◆ DESCRIPTION OF THE TASK
Among the lines below, a stretch begins at the one with "common name: african bush elephant" and ends at the one with "Label granularity: sequence-level.". Repeat that stretch exactly, ends included.

◆ RECORDS PROVIDED

*** Block opens ***

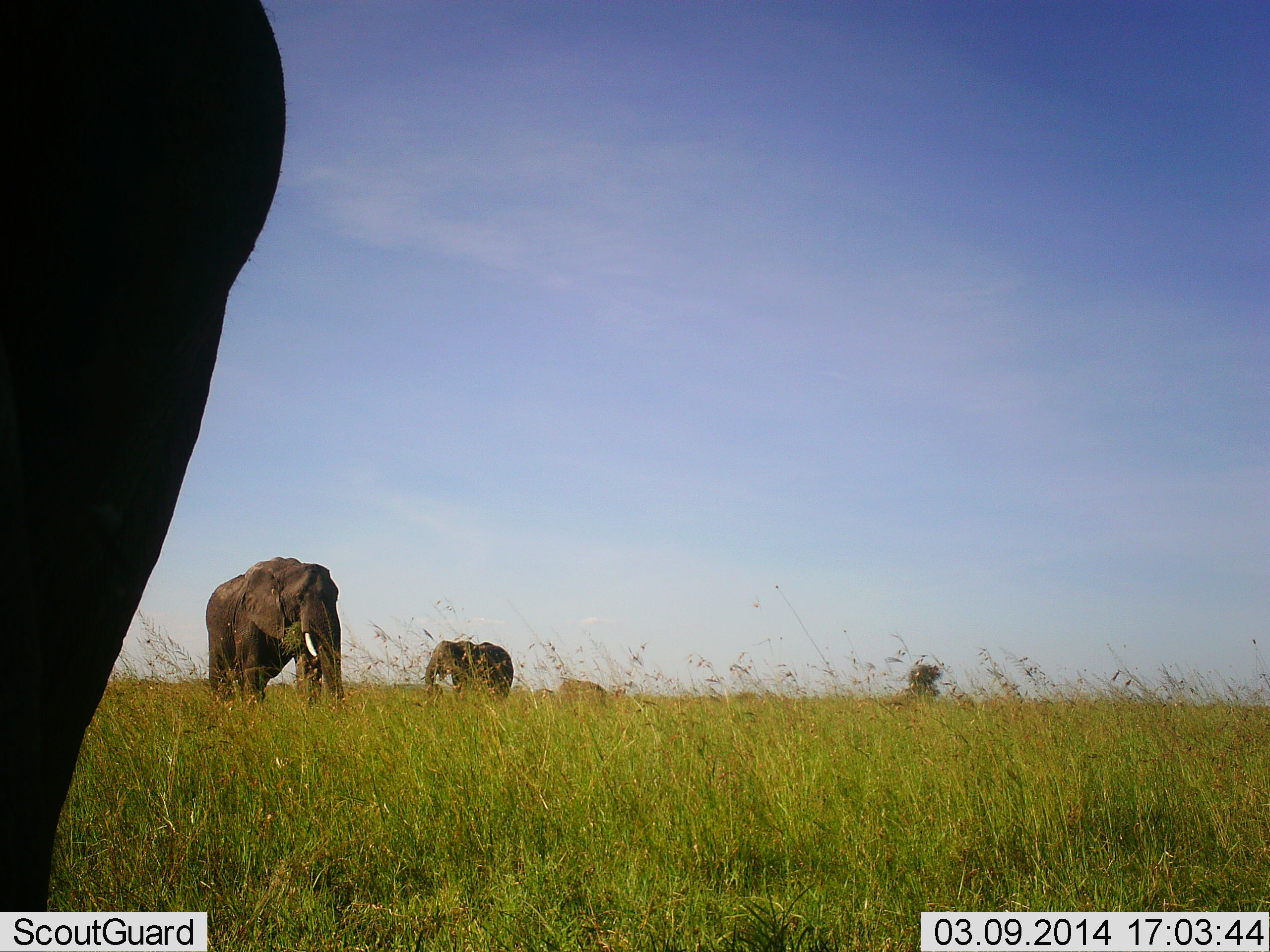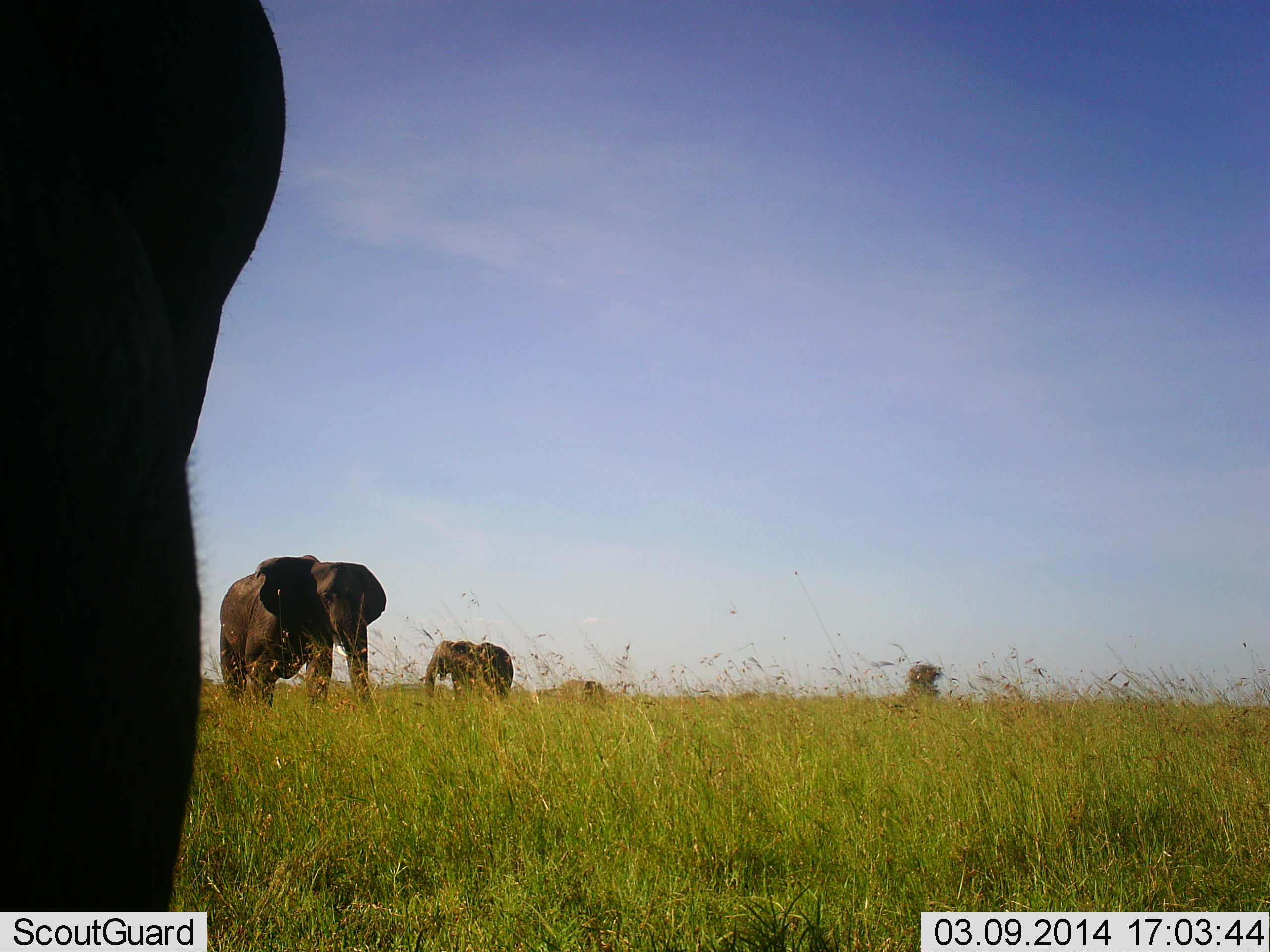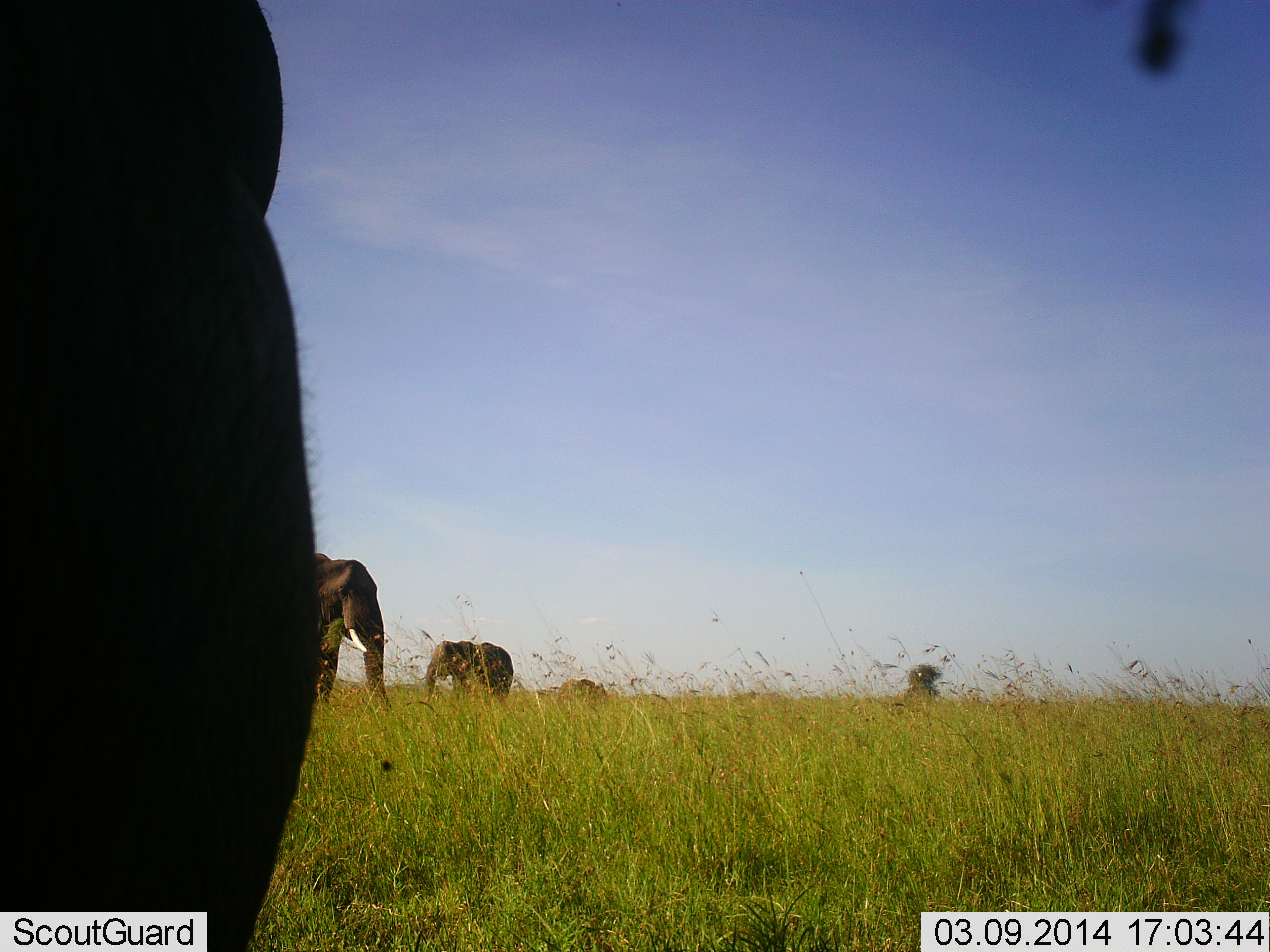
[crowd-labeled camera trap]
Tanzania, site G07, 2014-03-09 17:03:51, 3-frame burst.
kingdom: Animalia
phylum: Chordata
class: Mammalia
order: Proboscidea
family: Elephantidae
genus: Loxodonta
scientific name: Loxodonta africana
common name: african bush elephant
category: elephant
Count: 4.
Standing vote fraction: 80%.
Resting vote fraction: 0%.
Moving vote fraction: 40%.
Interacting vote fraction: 0%.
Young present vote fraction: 0%.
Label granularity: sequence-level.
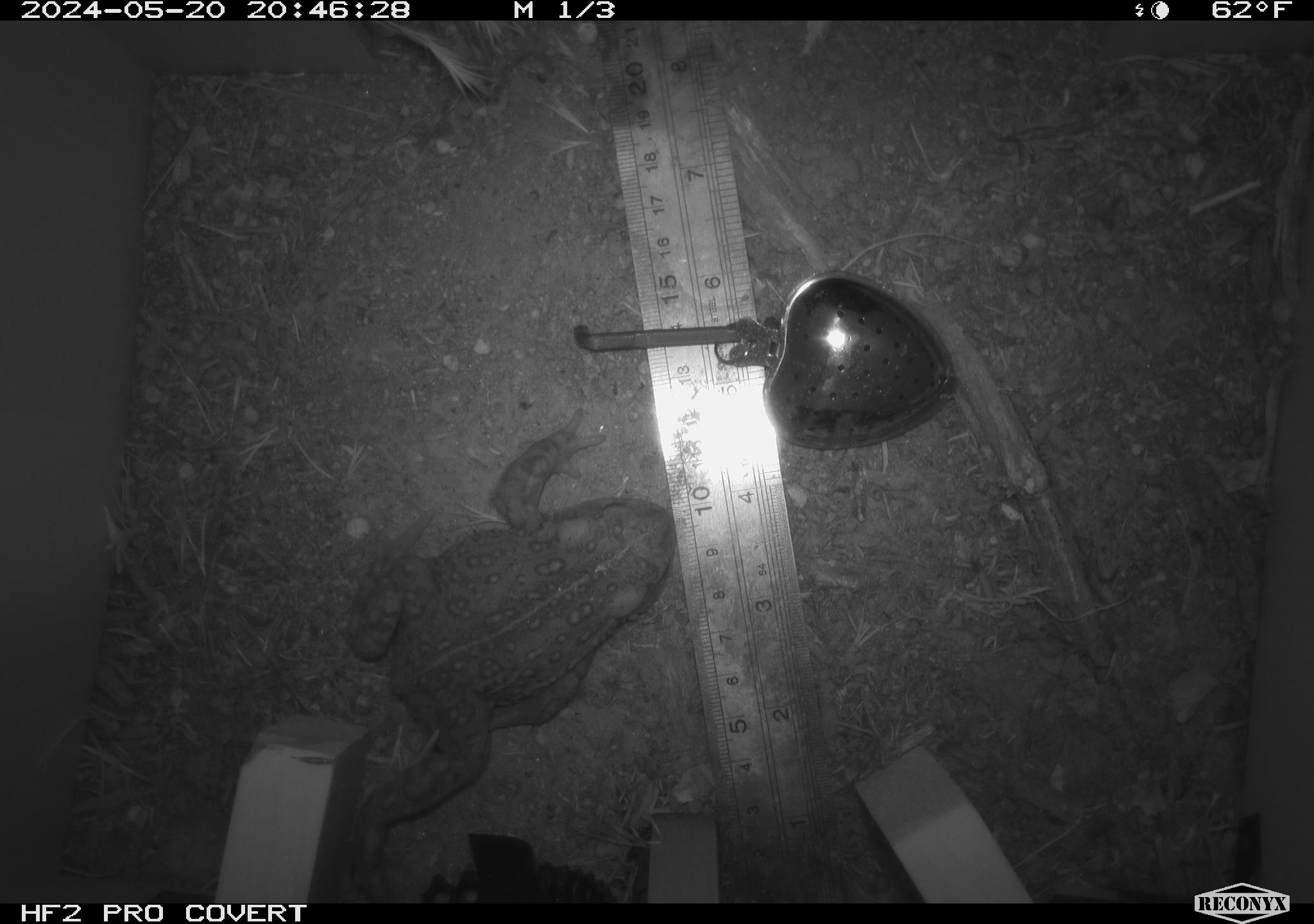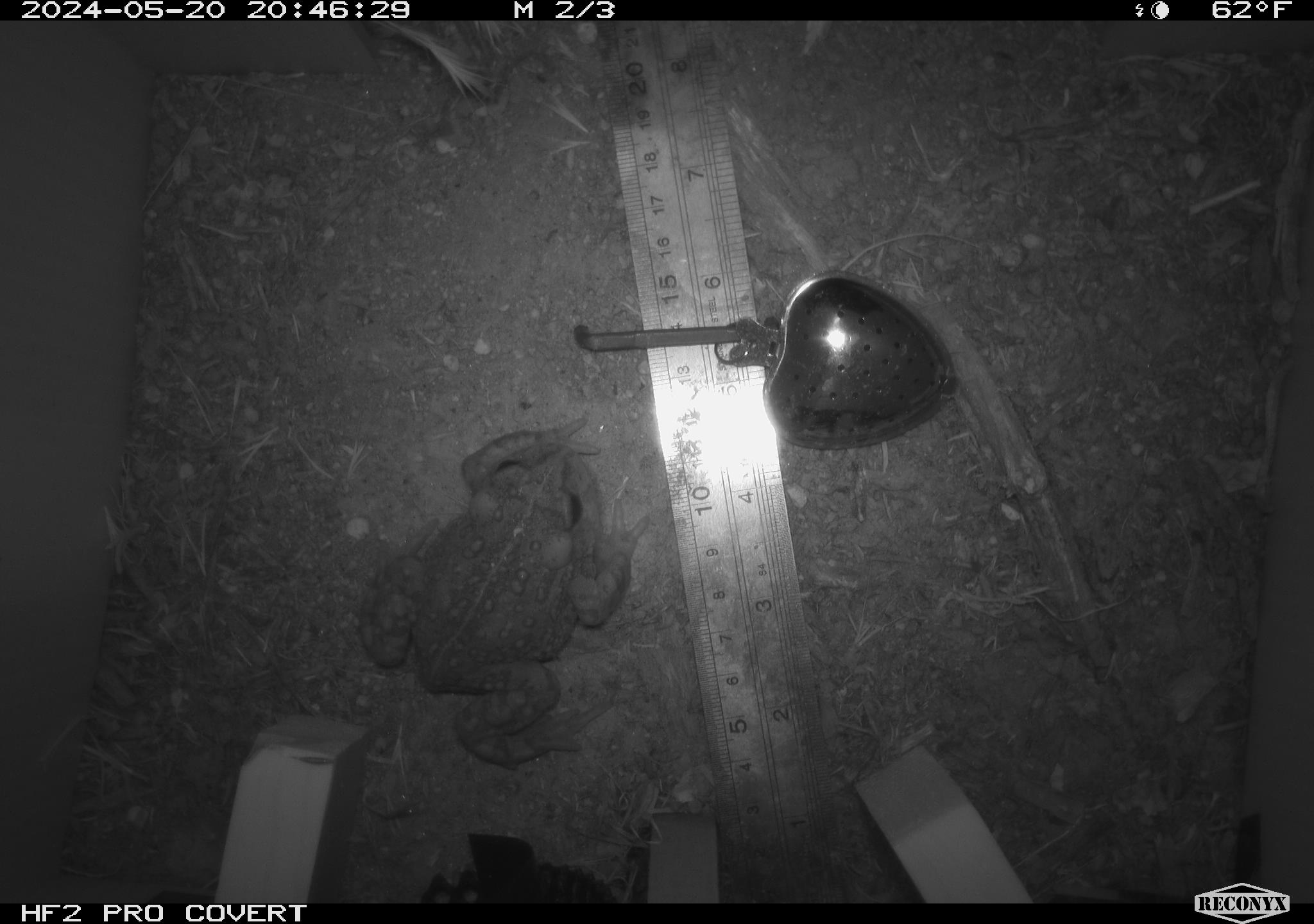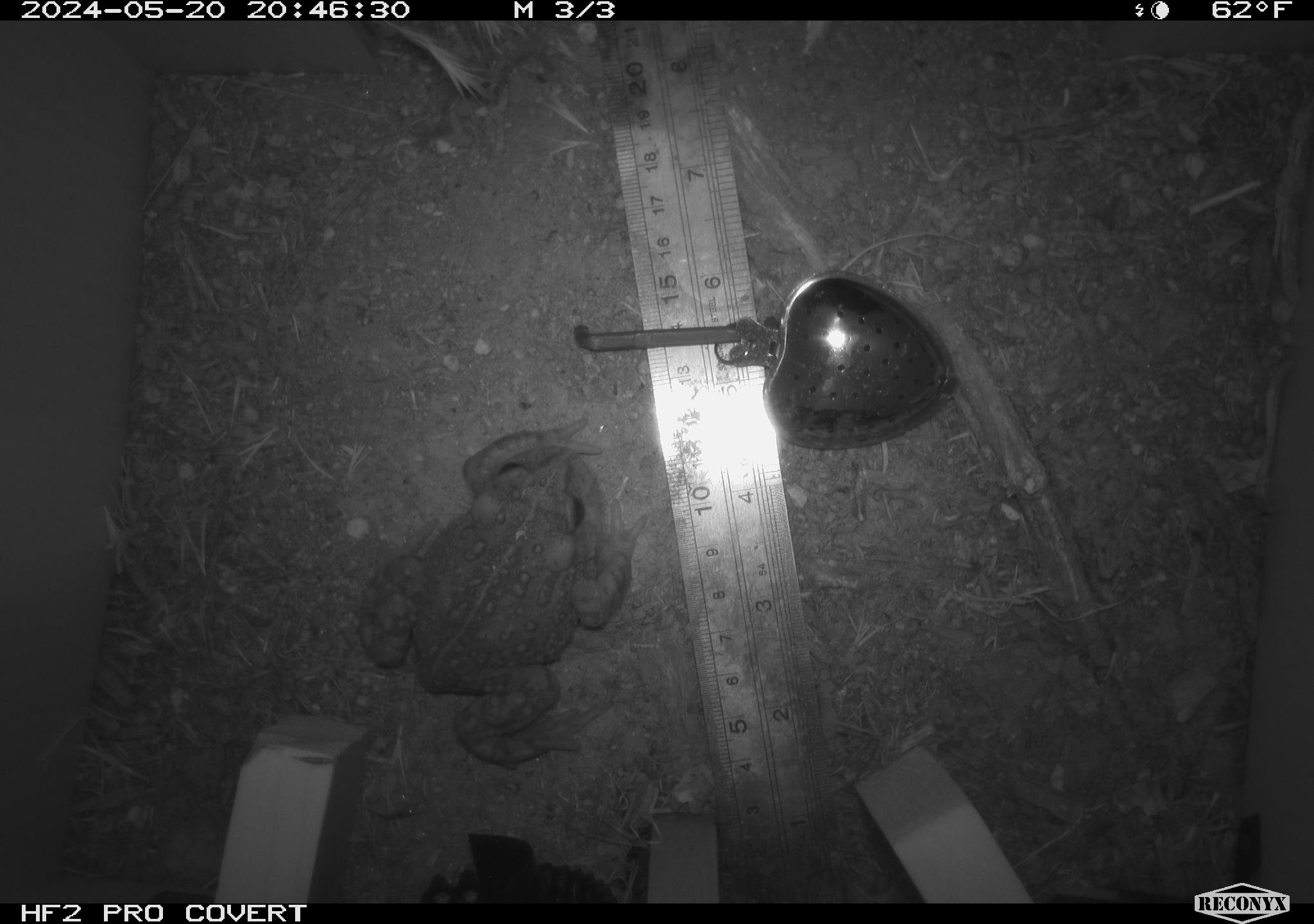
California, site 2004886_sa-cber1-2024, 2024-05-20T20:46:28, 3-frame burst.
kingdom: Animalia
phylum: Chordata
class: Amphibia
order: Anura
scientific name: Anura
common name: frogs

*** Block closes ***

◆ EXERCISE SOLUTION
common name: african bush elephant
category: elephant
Count: 4.
Standing vote fraction: 80%.
Resting vote fraction: 0%.
Moving vote fraction: 40%.
Interacting vote fraction: 0%.
Young present vote fraction: 0%.
Label granularity: sequence-level.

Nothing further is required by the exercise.